• _KUTIPAN TEKS_
• • • • •
Menurut Paul Wolfowitz, Presiden Bank Dunia, pemberantasan korupsi butuh waktu lama, bisa satu generasi. Taruhlah satu generasi hidup selama 60 tahun. Untuk kasus Indonesia, jika anggaran pemerintah pusat dikorupsi 10% setahun dengan jumlah anggaran rata-rata Rp 600 triliun per tahun, maka nilai kumulatifnya mencapai Rp 60 triliun dikali 60 = Rp 3.600 triliun. Penulis yakin bangsa ini tidak akan mampu bertahan menanggung beban korupsi sebesar itu. Apalagi jika ditambahkan korupsi dari BUMN (Badan Usaha Milik Negara), anggaran pemerintah daerah, pemerasan/sogokan pada pelayanan publik dan berbagai “pos” korupsi lainnya.
Pemerintahan sekarang ini bertekad memberantas korupsi. Itu merupakan salah satu program utama Kabinet Indonesia Bersatu. Kini beberapa kasus korupsi kelas kakap sudah diungkap. Sejumlah anggota DPR (terutama tingkat satu dan dua), kepala dinas, bupati dan gubenur telah ditetapkan sebagai tersangka. Beberapa terdakwa telah divonis, seperti mantan Direktur Utama dan Direktur Investasi PT Jamsostek, Ahmad Djunaidi dan Andy Rahman Alamsyah, serta sejumlah pembobol Bank Mandiri. Bahkan ada yang dihukum seumur hidup di penjara.
Pengungkapan dan vonis atas pelaku korupsi itu tampaknya tidak memberikan efek jera. Lihatlah berita di halaman nasional, politik dan hukum di berbagai media cetak. Hampir setiap hari dapat dibaca berita korupsi baru yang berhasil diungkap atau sedang diselidiki dan disidik. Ada hakim yang berkomplot dengan panitera berusaha memeras/menakuti saksi perkara korupsi, ada jaksa yang menerima uang ratusan juta rupiah dari terdakwa korupsi, ada polisi penyidik yang meminta ”bagian” dari tersangka koruptor yang sedang diperiksanya, serta arisan tender proyek-proyek departemen dan dinas pemerintah. Banyak dari kasus baru itu terjadi pada periode 2004-sekarang, pada waktu pemberantasan korupsi digalakkan.
Pemberantasan korupi memang harus terus digalakkan. Diharapkan itu akan menyiutkan nyali pihak-pihak yang berniat dan mencari kesempatan untuk korupsi. Lebih penting lagi adalah membuat sistem yang tidak memungkinkan pejabat yang bersangkutan melakukannya.
Berikut beberapa usulan untuik mempercepat proses pemberantasan korupsi di Indonesia.
Pertama, hilangkan ”triolisme” dan tumpang tindih dalam pemberantasan korupsi. Kini ada tiga lembaga yang bertugas memberantas korupsi, yaitu KPK (Komisi Pemberantasan Korupsi), Kejaksaaan dan Kepolisian.
• • • • •
• _DAFTAR TUGAS_
a. Berdasarkan teks tentang pemberantasan korupsi, jelaskan dalam satu hingga tiga kalimat alasan pernyataan bahwa pengungkapan dan vonis atas pelaku korupsi tampaknya tidak memberikan efek jera.
b. Teruskan teks tentang pemberantasan korupsi, dimulai tepat sesudah kalimat terakhirnya.
Materi yang tercantum sesudah ini tidak diperlukan untuk pengerjaan apa pun.

• _DATA TERCATAT_
• • • • •
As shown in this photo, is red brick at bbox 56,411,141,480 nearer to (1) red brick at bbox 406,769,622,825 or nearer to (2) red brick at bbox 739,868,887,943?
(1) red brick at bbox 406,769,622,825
• • • • •
• _DAFTAR JAWABAN_
a. Hampir setiap hari media cetak memuat berita korupsi baru yang berhasil diungkap atau sedang diselidiki dan disidik, termasuk kasus yang melibatkan hakim, jaksa, dan polisi penyidik. Banyak dari kasus baru itu terjadi pada periode 2004 hingga sekarang, yaitu saat pemberantasan korupsi sedang digalakkan.

b.
Untuk mempercepat pemberantasan korupsi, tiba waktunya kita pertimbangkan menyerahkan seluruh perkara korupsi kepada KPK. Kepolisian dan Kejaksaan cukup menangani perkara pelanggaran hukum selain korupsi yang jumlah dan kualitasnya tidak kalah besarnya. Selain itu, sudah terbukti selama ini, kepolisian dan kejaksaan belum berhasil mengurangi (apalagi menghentikan) korupsi di Indonesia, bahkan dalam banyak kasus korupsi juga dilakukan oleh (oknum) aparat kedua lembaga tersebut.
Ini tidak berarti aparat KPK tidak berpeluang juga melakukan korupsi. Peluang itu tetap ada, bahkan salah seorang (mantan) penyidik KPK sudah divonis karena korupsi (pemerasan). Akan tetapi, lebih mudah mengukur kinerja pemberantasan korupsi di Indonesia jika hanya satu lembaga yang terlibat. Kita juga akan lebih mudah mengawasi KPK. Tentu saja, kapasitas dan kemampuan KPK perlu ditingkatkan dengan menambah tenaga penyidik dan jaksa penuntut.
Hal serupa perlu dilakukan pada majelis hakim yang mengadili perkara korupsi. Dualisme antara hakim karir dengan hakim ad hoc perlu diakhiri. Untuk mempercepat penanganan korupsi, serahkan semua perkara yang diajukan oleh KPK kepada hakim ad hoc korupsi. Seperti halnya kejaksaan dan kepolisian hakim karir hanya mengadili perkara non-korupsi.
Hal diatas perlu dibarengi dengan seleksi ulang jaksa, polisi dan hakim (karir). Kalau perlu, lakukan tes polygraph kepada mereka. Seleksi tenaga penyidik, jaksa dan hakim harus dilakukan dengan ekstra ketat, supaya kejadian seperti Suparman, mantan penyidik KPK, tidak perlu terulang.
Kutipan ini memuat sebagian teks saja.